The continuing proliferation of transnational private regulatory governance
challenges conceptions of legal authority, legitimacy and public regulation
of economic activity. The pace at which these developments occur is set by a
coalescence of multiple regime changes, predominantly in commercial law
areas, but also in the field of internet governance, corporate law and labor
law, where the rise to prominence of private actors has become a defining
feature of the emerging transnational regulatory landscape. One of the most
belabored fields, the transnational law merchant or, lex
mercatoria, has gained the status of a poster
child, as it represents a laboratory for the exploration of
“private” contractual governance in a context, in which the assertion of
public or private authority has itself become contentious.

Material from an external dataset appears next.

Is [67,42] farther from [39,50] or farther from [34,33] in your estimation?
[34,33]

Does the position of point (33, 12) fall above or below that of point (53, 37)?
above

The ambiguity
surrounding many forms of today's contractual governance in the
transnational arena echoes that of the far-reaching transformation of public
regulatory governance, which has been characteristic of Western welfare
states over the last few decades. What is particularly remarkable, however,
is the way in which the depictions of “private instruments” and “public
interests” in the post-welfare state regulatory environment have given rise
to a rise in importance of social norms, self-regulation and a general
anti-state affect in the assessment of judicial enforcement or
administration of contractual arrangements. A central challenge resulting
from case studies such as the transnational law merchant is from which
perspective we ought to adequately study and assess the justifications,
which are being offered for a contractual governance model, which
prioritizes and seeks to insulate “private” arrangements from their
embeddedness in regulated market contexts, on both the national and
transnational level.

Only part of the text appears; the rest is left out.